As I have matured over the years as an artist and creative person I have also developed an interest in the psyche as it colligates to this creative process. My introduction as a young college student to the work of C.G. Jung as I perused the book Man and His Symbols would begin a life-long interest in the psyche and it’s connection with what I conjectured in my finals paper for the Union Institute and University as the Artist Archetype. I look back on it as a blessing now that I was unable to finish college as a youth. Circumstance made me delay this until I was in my sixties after many years of independent study. I had time to formulate my thoughts. Even now I do not have a grasp on all of this, but now I understand I must continue to ask the right questions of the oracle!
Unable to articulate thoughts about “making things” as a young girl was a frustration for me, but encouragement by my very bright Mother to use my mind and learn constantly as she did, herself, gave me a rich background for the hours I spent lost in right-brain, creative activities. Something was always churning away as the left-brain impatiently paced in the background while my youthful ego pushed it aside and commenced my “work” as a young “artist”. My Mother's hunger for knowledge was not totally satisfied with her stenographer's degree from Barns Business School in Denver. She also never pursued her budding career as an accompanist in her Father's dance band. I'm sure keeping me occupied in creating, learning and loving music was greatly influenced by her even though it was never articulated except through acceptance.

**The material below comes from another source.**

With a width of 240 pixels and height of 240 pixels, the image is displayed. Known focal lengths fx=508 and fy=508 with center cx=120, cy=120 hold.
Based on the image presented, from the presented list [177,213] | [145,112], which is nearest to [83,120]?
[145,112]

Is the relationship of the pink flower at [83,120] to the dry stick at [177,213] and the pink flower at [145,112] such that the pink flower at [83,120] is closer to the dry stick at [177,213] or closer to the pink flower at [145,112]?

My father with only a sixth grade education taught himself to read and write, to survey and prospect in the mountains where we lived, to weld, blacksmith and just about anything else he wanted to learn. I found among his things a set of correspondence course booklets on a wide spectrum of knowledge. I could imagine his excitement as he unwrapped each edition. His creative mind could grasp how things worked and he could invent just about any tool he needed. He was a master welder and could always find work even when others struggled.
So with this background I have understood why my questions were as they were and why I had to create almost constantly. This “Artist Archetype” was alive in my from the very beginning and fortunately encouraged by my unique environment and parents. I had a wonderful childhood even though in material things we lived from paycheck to paycheck, as so many did then.
And so, with this in mind, I am learning to articulate that which I think and hope I can offer as my personal view of this life as an artist.